Fehim Tastekin, analyste et journaliste. — Si jamais la Turquie s’emparait du territoire du nord de la Syrie, Recep Tayyip Erdoğan poserait trois conditions à un éventuel retrait. D’abord, comme l’autogouvernement avec les Kurdes en Syrie n’a jamais obtenu de reconnaissance régionale ou internationale, il s’emploiera à éliminer ses institutions démocratiques. Ensuite, il proposera comme alternative à l’armée syrienne officielle la nouvelle armée qu’il est en train de créer sous le nom d’« Armée nationale syrienne ». Le président turc va tout faire pour que cette armée soit reconnue officiellement. Enfin, s’il ne parvient pas à renverser Bachar Al-Assad, Erdoğan va s’efforcer de provoquer une partition de la Syrie. Il poursuit le rêve multiséculaire des Ottomans : étendre le territoire de la Turquie — ainsi qu’Atatürk l’avait fait en récupérant Alexandrette (l’actuel Hatay) en 1938.

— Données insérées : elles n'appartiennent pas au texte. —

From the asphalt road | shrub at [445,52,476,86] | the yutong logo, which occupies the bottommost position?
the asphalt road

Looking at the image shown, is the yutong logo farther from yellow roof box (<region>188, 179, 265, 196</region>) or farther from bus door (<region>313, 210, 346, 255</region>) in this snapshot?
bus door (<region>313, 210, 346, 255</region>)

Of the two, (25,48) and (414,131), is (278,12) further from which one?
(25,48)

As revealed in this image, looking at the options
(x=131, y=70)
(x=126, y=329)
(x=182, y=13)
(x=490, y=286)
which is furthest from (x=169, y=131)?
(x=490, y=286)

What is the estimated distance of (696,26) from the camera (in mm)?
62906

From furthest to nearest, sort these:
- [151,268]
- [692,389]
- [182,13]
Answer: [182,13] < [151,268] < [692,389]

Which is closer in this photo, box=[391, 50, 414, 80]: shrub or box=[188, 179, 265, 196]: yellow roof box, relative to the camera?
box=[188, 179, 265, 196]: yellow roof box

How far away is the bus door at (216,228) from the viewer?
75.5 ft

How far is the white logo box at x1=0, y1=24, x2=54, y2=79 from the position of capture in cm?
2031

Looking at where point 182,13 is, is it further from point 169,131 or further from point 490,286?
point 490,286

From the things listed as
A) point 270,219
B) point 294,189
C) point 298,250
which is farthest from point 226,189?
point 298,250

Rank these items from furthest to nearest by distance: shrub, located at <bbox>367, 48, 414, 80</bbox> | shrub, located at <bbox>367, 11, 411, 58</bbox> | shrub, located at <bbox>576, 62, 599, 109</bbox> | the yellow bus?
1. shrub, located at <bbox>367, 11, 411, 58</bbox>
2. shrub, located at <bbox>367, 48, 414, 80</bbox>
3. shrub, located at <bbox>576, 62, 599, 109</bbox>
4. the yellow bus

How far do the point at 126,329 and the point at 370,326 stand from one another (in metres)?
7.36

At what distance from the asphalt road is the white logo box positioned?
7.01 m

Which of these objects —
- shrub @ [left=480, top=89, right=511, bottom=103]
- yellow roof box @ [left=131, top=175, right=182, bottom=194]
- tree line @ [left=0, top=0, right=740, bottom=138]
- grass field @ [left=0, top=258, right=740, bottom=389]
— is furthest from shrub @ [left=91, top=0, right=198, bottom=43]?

LES GROUPES DJIHADISTES REMIS EN SELLE PAR LA TURQUIE

F. T. — Les groupes rebelles qui soutiennent l’offensive turque ne sont pas des rebelles « modérés ». Ce sont en grande majorité des djihadistes. Il s’agit de plus de cinquante organisations (dont certaines de Turkmènes qui ne sont pas tous des « radicaux »), mais les plus puissantes, du point de vue idéologique et opérationnel, sont des organisations islamistes, comme Al-Qaida, Fatah Al-Cham l’organisation de l’État islamique (OEI), Hayat Tahrir Al-Cham… Elles se retrouvent maintenant aux côtés de l’armée turque. Donc l’Armée nationale syrienne créée par la Turquie a et aura une orientation islamiste.

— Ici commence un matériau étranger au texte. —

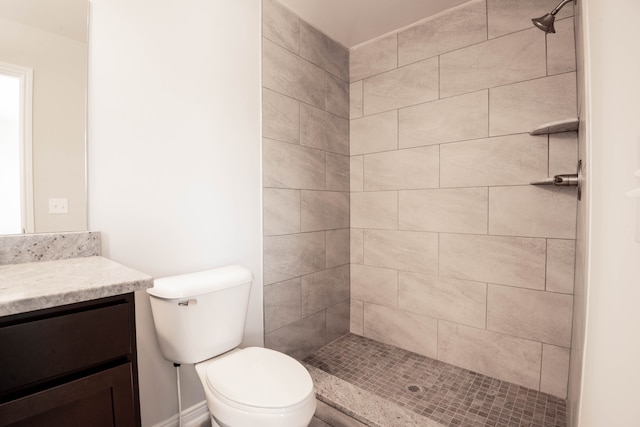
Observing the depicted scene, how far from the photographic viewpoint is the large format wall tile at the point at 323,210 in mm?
2170

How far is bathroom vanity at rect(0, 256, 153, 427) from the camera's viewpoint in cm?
66

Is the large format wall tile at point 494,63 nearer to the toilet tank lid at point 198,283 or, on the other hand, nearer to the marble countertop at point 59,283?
the toilet tank lid at point 198,283

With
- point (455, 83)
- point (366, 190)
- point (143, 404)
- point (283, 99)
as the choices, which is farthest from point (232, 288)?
point (455, 83)

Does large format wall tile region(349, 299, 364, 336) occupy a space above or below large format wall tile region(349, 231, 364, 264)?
below

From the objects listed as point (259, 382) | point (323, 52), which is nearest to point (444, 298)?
point (259, 382)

Salih Muslim, porte-parole du Parti de l’union démocratique (PYD), principale force politique kurde dans le nord et l’est de la Syrie. — Nous connaissons ceux qui entrent en Syrie avec les troupes turques. Certains étaient des émirs dans l’OEI, d’autres viennent des villages de Girî Spî (Tal Abyad) et se sont échappés en Turquie quand nous avons chassé l’OEI de cette zone. Ils sont bien connus des habitants de cette région.

Il est évident que cette opération turque va permettre aux groupes djihadistes de se renforcer ou, pour certains, de renaître de leurs cendres. Les Européens devraient en prendre conscience. Les attentats sur le sol européen ont été perpétrés par des terroristes venant de la Syrie et passés par la Turquie. Un renforcement de ces groupes déclenchera certainement de nouveaux attentats en Europe.

Ce qui se passe à Afrin symbolise le projet politique qu’Erdoğan entend appliquer pour tout le nord de la Syrie. Dans le canton d’Afrin, des changements démographiques sont en cours. La ville était à 95 % une ville kurde ; ils n’en reste que 15 %. C’est le résultat d’un nettoyage ethnique auquel se sont livrés les Turcs. Les autres viennent d’Idlib ou de la Ghouta, souvent des familles de djihadistes qui ont combattu avec l’OEI ou Al-Nosra. 

Pillages, vols, viols, enlèvements contre rançon, c’est ce qui attend tout le nord de la Syrie si la Turquie poursuit victorieusement son offensive.

CALCUL RISQUÉ DE LA RUSSIE, IMPUISSANCE DE DAMAS

F. T. — La Russie cautionne l’invasion turque à condition qu’elle reste limitée dans le nord de la Syrie. Elle espère ainsi pousser les Kurdes dans les bras de Damas. Elle préfère que la Turquie soit présente en Syrie plutôt que les États-Unis, même si elle est consciente qu’une fois installée dans le nord du pays, la Turquie n’en partira pas aisément. Cela explique le silence de Moscou, en plus des accords économiques conclus récemment entre elle et la Turquie.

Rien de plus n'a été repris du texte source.